■ **Document**:

= Semi-global matching =

Computer vision algorithm

Semi-global matching (SGM) is a computer vision algorithm for the estimation of a dense disparity map from a rectified stereo image pair, introduced in 2005 by Heiko Hirschmüller while working at the German Aerospace Center. Given its predictable run time, its favourable trade-off between quality of the results and computing time, and its suitability for fast parallel implementation in ASIC or FPGA, it has encountered wide adoption in real-time stereo vision applications such as robotics and advanced driver assistance systems.

== Problem ==

Pixelwise stereo matching allows to perform real-time calculation of disparity maps by measuring the similarity of each pixel in one stereo image to each pixel within a subset in the other stereo image. Given a rectified stereo image pair, for a pixel with coordinates $(x, y)$ the set of pixels in the other image is usually selected as $\{ (\hat{x},y)|\hat{x} \ge x, \hat{x} \le x + D \}$, where $D$ is a maximum allowed disparity shift.

A simple search for the best matching pixel produces many spurious matches, and this problem can be mitigated with the addition of a regularisation term that penalises jumps in disparity between adjacent pixels, with a cost function in the form
$E(\boldsymbol{d}) = \sum_p D(p, d_p) + \sum_{p,q \in \mathcal{N}} R(p, d_p, q, d_q)$
where $D(p, d_p)$ is the pixel-wise dissimilarity cost at pixel $p$ with disparity $d_p$, and $R(p, d_p, q, d_q)$ is the regularisation cost between pixels $p$ and $q$ with disparities $d_p$ and $d_q$ respectively, for all pairs of neighbouring pixels $\mathcal{N}$. Such constraint can be efficiently enforced on a per-scanline basis by using dynamic programming (e.g. the Viterbi algorithm), but such limitation can still introduce streaking artefacts in the depth map, because little or no regularisation is performed across scanlines.

A possible solution is to perform global optimisation in 2D, which is however an NP-complete problem in the general case. For some families of cost functions (e.g. submodular functions) a solution with strong optimality properties can be found in polynomial time using graph cut optimization, however such global methods are generally too expensive for real-time processing.

== Algorithm ==

Illustration of the cost accumulation pattern when computing two-pass SGM with eight directions.

The idea behind SGM is to perform line optimisation along multiple directions and computing an aggregated cost $S(p, d)$ by summing the costs to reach pixel $p$ with disparity $d$ from each direction. The number of directions affects the run time of the algorithm, and while 16 directions usually ensure good quality, a lower number can be used to achieve faster execution. A typical 8-direction implementation of the algorithm can compute the cost in two passes, a forward pass accumulating the cost from the left, top-left, top, and top-right, and a backward pass accumulating the cost from right, bottom-right, bottom, and bottom-left. A single-pass algorithm can be implemented with only five directions.

[Lines of data]
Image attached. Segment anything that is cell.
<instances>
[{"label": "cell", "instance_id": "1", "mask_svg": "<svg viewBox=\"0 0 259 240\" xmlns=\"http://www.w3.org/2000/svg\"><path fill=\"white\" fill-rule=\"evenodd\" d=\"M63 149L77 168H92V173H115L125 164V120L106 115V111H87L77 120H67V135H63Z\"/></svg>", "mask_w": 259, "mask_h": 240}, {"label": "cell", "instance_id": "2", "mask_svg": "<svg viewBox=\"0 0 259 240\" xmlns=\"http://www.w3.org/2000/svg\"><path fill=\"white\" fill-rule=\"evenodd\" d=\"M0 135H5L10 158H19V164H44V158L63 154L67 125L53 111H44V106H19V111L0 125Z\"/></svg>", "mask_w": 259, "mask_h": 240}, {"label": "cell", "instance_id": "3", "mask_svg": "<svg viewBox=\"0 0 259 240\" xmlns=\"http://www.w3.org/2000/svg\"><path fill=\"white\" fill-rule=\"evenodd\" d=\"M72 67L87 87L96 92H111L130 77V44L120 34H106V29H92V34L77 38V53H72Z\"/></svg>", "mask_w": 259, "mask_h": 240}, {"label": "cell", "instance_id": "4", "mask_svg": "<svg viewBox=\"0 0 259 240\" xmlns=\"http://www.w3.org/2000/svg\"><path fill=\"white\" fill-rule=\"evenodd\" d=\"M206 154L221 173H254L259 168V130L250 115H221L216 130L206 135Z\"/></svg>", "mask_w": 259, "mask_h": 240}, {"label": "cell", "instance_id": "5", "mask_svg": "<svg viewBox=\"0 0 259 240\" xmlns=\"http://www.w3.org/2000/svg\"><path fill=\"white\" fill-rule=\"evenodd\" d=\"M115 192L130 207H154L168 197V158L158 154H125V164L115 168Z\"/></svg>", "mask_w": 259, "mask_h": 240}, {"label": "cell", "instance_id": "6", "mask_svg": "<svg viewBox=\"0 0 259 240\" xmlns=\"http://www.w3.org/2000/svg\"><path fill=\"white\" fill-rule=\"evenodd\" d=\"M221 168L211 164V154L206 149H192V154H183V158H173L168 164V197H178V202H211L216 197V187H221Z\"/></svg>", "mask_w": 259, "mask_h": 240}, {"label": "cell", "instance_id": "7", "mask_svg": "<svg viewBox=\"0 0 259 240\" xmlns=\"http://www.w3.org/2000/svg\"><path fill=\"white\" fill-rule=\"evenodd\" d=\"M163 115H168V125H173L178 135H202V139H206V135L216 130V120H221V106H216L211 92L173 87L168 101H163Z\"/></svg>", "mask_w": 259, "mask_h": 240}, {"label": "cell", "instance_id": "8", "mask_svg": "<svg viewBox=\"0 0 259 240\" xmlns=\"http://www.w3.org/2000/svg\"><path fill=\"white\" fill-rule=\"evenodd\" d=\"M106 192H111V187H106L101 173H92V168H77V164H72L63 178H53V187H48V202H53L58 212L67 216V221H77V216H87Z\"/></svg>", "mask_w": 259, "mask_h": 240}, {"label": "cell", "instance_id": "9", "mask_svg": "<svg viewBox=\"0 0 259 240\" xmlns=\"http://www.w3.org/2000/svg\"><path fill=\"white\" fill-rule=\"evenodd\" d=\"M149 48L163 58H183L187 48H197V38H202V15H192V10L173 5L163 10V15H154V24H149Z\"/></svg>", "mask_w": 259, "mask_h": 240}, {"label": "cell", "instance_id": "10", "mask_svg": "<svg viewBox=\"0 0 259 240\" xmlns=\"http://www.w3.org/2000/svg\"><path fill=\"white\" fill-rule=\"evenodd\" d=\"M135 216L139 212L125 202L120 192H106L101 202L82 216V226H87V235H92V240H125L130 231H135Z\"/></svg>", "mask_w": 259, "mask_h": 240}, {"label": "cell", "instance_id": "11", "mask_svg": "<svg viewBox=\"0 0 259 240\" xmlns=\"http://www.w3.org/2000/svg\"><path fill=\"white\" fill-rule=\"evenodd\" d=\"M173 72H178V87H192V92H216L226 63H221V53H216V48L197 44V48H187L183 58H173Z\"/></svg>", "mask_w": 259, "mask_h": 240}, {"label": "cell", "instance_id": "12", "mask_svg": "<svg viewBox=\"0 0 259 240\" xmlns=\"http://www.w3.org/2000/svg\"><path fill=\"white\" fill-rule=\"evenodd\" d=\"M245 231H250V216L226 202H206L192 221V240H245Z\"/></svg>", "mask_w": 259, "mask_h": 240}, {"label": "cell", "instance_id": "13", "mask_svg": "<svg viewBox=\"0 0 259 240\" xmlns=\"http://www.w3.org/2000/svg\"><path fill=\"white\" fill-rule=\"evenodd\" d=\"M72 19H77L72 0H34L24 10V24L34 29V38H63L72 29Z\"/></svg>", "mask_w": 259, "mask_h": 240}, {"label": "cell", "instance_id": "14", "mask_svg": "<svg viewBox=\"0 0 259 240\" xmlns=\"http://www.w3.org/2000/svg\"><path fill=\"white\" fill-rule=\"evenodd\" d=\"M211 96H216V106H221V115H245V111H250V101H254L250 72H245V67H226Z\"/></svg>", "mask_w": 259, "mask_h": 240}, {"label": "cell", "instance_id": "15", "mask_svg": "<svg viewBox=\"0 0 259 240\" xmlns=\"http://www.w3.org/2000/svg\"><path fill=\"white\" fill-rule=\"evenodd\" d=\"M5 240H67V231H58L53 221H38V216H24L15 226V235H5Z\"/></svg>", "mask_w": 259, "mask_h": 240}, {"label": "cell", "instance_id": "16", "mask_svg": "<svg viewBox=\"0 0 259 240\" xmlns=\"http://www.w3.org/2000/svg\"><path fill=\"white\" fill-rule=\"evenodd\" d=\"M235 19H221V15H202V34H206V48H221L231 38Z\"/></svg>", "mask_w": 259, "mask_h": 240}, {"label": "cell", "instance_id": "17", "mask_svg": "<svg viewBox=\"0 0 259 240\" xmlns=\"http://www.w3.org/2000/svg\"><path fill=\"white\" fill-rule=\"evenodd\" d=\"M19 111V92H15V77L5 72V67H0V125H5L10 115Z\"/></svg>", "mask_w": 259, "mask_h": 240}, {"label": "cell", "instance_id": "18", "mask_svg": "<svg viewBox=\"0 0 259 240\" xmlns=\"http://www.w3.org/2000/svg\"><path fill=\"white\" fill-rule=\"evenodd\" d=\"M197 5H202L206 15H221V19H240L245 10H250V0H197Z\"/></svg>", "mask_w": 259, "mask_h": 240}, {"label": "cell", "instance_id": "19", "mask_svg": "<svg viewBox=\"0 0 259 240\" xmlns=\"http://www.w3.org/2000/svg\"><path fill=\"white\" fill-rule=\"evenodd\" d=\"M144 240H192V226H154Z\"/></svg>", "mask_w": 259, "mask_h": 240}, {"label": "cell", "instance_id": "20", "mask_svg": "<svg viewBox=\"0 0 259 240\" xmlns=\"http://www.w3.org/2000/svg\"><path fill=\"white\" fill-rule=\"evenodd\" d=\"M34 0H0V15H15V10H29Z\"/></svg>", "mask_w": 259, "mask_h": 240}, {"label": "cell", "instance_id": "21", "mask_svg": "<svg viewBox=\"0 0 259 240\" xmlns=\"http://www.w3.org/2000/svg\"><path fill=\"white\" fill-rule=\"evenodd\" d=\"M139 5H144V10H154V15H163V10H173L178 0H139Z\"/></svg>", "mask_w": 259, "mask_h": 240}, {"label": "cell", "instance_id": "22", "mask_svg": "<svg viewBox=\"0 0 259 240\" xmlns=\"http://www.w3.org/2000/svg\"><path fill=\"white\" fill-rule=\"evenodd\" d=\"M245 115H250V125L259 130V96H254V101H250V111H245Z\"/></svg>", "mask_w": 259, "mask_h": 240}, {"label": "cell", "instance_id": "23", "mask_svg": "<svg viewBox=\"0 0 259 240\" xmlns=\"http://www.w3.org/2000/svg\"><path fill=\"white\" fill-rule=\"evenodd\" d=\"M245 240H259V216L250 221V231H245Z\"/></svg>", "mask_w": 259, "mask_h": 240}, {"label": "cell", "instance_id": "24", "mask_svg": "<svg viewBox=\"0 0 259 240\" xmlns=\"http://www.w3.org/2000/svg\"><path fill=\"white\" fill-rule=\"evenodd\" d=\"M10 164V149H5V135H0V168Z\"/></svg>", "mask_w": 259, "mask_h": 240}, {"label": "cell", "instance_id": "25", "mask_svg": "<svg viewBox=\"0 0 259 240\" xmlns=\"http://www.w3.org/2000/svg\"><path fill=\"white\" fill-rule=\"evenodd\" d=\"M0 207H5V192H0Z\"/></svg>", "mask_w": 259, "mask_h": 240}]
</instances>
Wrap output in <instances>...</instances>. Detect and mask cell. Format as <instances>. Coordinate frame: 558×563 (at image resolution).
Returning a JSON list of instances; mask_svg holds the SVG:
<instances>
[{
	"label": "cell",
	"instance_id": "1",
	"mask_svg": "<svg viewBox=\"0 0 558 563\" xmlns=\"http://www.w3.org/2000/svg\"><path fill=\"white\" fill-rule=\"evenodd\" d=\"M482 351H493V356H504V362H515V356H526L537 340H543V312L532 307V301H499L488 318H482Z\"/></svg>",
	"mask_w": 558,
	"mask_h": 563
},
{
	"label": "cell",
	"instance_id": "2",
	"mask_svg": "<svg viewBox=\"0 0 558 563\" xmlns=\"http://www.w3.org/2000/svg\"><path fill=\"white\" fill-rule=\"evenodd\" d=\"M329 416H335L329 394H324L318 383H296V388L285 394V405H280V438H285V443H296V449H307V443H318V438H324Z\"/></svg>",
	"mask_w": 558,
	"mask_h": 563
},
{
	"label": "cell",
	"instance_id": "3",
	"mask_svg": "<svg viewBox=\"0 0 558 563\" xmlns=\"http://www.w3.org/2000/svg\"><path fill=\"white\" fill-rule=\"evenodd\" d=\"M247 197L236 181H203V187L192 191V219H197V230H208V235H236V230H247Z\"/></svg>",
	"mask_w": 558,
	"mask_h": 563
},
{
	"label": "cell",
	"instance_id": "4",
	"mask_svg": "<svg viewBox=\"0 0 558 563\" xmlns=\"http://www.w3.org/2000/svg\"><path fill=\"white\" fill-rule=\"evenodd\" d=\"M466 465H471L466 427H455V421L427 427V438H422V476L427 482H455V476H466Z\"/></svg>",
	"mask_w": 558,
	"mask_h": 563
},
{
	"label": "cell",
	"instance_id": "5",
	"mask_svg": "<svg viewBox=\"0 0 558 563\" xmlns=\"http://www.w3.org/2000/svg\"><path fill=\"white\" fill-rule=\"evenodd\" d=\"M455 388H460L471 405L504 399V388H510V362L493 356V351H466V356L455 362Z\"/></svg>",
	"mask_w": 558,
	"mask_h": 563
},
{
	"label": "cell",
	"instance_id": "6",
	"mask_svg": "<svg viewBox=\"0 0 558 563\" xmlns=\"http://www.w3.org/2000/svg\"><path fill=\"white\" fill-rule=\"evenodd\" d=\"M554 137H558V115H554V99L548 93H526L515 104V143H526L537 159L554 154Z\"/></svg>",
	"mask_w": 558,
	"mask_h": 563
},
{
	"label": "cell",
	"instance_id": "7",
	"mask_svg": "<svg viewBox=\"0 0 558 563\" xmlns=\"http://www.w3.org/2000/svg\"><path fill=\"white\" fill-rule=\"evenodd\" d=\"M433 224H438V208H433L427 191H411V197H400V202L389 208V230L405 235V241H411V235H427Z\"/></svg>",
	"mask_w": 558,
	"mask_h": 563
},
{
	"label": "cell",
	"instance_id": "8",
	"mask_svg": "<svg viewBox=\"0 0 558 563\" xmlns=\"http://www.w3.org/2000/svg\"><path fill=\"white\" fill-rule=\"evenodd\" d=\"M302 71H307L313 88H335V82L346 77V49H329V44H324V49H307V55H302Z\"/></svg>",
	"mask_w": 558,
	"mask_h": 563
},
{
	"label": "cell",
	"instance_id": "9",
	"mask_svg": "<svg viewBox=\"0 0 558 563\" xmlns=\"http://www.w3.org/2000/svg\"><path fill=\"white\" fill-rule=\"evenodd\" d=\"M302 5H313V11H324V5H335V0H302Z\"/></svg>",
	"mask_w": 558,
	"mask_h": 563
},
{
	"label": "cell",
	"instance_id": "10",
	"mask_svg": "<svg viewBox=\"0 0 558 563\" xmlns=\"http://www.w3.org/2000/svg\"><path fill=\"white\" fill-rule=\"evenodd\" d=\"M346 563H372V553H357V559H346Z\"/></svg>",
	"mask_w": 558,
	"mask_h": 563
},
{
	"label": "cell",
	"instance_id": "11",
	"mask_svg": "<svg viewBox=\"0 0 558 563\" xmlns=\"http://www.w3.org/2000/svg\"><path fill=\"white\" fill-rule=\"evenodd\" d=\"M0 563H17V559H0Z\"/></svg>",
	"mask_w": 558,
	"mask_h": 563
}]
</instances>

■ **What needs to be done**:
In the semi-global matching article, condense the paragraph beginning "The idea behind SGM" into a short bulleted list that keeps its main facts.

■ **Task answer**:
- SGM optimizes along lines in multiple directions and sums the costs of reaching pixel p with disparity d from each direction into an aggregated cost S(p, d).
- The number of directions affects run time: 16 directions usually give good quality, and fewer can be used for faster execution.
- A typical 8-direction version computes the cost in two passes:
  - a forward pass accumulating cost from the left, top-left, top, and top-right
  - a backward pass accumulating cost from the right, bottom-right, bottom, and bottom-left
- A single-pass version can be implemented with only five directions.